WHAT THIS TASK INVOLVES:
Name every user who posts in the forum thread below about the first bicycle ride.

EXCERPTED TEXT:

# World’s first bicycle ride took place 200 years ago



## ahmadali01 (Oct 3, 2020)

A German dandyhorse bicycle dating from 1817. Image: 200jahre-fahrrad.de


----------



## whitecoyote (Sep 12, 2014)

Very interesting.


----------



## Wheelspeed (Jan 12, 2006)

Wow! Didn't know bicycles were 200 years old, even though it's a balance-bike.

I wonder if he invented it as a thing to support your weight while walking/running, but then later discovered that you can ride it by balancing? Because I mean, before the first bicycle, who would ever think that you could actually ride a contraption like a bicycle?


----------



## acer66 (Oct 13, 2010)

Whats with these first post accounts?


----------



## Wabatuckian (9 mo ago)

acer66 said:


> Whats with these first post accounts?


Well, that one is obviously spam, designed to get curious people clicking his signature link. Dunno how the mods missed it two years ago.


----------



## chazpat (Sep 23, 2006)

Wabatuckian said:


> Well, that one is obviously spam, designed to get curious people clicking his signature link. Dunno how the mods missed it two years ago.

INFORMATION SUPPLIED:
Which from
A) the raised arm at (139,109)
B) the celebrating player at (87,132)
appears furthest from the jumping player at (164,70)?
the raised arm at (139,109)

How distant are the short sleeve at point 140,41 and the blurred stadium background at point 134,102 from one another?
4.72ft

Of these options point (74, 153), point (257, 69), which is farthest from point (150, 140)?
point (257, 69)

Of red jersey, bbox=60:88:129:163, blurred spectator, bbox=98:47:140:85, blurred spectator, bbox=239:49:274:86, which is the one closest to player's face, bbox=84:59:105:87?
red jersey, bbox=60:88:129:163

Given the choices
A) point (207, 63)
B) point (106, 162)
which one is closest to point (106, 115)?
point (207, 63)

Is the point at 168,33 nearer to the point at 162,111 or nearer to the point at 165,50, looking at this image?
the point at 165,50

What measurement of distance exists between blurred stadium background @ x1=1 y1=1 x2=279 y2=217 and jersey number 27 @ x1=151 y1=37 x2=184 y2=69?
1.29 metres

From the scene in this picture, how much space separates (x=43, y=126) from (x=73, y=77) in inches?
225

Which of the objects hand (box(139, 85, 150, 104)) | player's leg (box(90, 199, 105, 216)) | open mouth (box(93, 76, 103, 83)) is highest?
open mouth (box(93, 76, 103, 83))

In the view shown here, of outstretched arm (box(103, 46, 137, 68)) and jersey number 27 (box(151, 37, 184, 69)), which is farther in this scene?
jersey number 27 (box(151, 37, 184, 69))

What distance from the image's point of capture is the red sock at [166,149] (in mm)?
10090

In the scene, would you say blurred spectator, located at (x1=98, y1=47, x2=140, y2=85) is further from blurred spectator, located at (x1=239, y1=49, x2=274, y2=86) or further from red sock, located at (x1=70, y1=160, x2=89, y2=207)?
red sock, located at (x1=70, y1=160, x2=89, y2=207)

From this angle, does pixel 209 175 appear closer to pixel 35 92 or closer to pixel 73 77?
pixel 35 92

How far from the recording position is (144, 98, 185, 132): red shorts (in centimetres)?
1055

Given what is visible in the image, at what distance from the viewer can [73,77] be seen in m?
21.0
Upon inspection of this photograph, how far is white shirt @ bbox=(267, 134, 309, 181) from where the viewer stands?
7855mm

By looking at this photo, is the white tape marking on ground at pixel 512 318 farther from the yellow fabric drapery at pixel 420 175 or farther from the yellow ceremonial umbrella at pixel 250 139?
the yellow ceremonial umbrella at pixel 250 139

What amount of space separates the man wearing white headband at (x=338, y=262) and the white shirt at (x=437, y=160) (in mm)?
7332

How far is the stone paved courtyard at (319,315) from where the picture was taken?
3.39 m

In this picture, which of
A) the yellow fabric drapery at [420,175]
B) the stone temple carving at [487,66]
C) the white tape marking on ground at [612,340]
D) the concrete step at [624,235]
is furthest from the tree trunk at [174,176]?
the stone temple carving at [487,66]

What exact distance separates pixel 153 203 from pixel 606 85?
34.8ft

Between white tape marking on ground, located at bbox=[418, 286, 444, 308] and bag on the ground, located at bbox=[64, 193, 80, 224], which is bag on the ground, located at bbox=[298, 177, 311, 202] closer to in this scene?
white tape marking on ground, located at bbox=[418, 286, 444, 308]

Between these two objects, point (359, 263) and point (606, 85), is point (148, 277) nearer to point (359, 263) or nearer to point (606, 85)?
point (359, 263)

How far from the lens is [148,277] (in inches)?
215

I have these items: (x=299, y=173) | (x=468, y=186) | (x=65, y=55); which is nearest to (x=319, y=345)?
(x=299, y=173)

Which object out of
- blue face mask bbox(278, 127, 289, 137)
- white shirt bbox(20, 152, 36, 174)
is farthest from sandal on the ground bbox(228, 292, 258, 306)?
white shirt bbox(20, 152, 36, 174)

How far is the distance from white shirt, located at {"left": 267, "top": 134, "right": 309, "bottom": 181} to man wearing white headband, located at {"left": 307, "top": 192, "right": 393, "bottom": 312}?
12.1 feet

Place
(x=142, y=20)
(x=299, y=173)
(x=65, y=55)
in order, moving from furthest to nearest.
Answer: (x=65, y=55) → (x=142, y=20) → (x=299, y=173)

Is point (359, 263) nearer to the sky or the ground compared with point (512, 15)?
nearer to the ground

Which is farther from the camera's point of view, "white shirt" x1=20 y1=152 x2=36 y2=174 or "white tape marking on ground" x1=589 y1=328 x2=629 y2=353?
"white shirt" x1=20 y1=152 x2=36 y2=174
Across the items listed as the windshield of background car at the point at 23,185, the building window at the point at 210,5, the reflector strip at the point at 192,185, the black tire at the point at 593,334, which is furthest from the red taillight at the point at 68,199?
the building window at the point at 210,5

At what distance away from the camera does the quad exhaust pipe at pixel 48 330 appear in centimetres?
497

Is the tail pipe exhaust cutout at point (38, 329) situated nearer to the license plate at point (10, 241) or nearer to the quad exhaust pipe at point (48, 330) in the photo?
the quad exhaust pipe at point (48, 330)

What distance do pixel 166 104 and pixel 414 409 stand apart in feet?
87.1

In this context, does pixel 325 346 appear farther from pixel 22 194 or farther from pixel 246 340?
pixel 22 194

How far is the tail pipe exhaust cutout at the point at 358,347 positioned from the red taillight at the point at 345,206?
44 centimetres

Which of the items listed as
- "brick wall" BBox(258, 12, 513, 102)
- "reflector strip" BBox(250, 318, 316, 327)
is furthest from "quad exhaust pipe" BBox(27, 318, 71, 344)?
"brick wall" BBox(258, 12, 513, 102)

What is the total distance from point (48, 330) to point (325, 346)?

WRITTEN SOLUTION:
ahmadali01, whitecoyote, Wheelspeed, acer66, Wabatuckian, chazpat